The 11-plus exam, which relies heavily on months of preparation and already discriminates cruelly between rich and poor children, is apparently going ahead – at a time when many applicants will have missed months of education. In my local area a private school headteacher is nobly doing a charitable run to fund laptops for children in the state sector.

Fraught rows over whether schools should open last week, this week or in three months’ time have inevitably focused on safety and risk. Coming soon will be an outcry over the integrity of inspections and the results of exams that didn’t take place and are probably well past their sell-by date.

Scrutiny of these important dilemmas obscures the much bigger scandal staring us in the face: the painstaking gains made to equality in education are about to be swept away. Ministers like to talk about the fragility of public health but what about the fragility of public education?

For all the Gove/Cummings sorcery over the past 10 years, the goading of “the blob” and tumultuous reforms, the education system is nowhere near robust or equitable enough to withstand a shock like this, in spite of heroic work taking place in schools up and down the country.

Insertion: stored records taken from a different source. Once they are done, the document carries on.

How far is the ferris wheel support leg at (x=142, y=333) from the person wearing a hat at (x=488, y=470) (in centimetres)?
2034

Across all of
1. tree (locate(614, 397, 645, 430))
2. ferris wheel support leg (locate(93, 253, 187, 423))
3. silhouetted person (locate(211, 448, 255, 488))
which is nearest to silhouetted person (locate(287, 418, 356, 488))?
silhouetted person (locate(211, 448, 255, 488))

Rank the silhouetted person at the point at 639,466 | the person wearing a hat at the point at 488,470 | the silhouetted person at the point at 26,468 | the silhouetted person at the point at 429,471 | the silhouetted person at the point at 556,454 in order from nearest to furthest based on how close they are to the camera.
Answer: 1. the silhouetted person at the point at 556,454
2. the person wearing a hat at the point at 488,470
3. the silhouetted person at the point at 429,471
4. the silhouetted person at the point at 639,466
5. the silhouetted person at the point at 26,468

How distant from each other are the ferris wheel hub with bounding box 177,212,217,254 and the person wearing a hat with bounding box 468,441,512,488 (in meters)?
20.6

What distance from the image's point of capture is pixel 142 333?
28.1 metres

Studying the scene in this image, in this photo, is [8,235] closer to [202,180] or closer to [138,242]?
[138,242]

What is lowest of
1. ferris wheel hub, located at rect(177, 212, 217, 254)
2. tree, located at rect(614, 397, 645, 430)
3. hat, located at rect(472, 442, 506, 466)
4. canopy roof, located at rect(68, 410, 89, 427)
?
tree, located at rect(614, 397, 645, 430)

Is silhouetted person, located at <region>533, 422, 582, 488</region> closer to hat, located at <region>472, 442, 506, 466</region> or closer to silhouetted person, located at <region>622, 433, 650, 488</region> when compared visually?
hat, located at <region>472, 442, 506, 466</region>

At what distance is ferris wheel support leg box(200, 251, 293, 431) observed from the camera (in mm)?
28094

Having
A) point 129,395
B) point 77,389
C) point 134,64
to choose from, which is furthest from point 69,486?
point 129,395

Johnson and his pals love their short-order soundbites: Take Back Control, Get Brexit Done, Whatever it Takes and the latest, Time to Move on (nothing to see here).

Sadly, there will be damage to see here, possibly for years to come, because the foundations of our school system, especially if you are poor, are fundamentally weak, poorly resourced and unfair, as they always have been. Just moving on and reverting to the status quo yet again without addressing the need for more profound change is, in three simple words: Not Good Enough.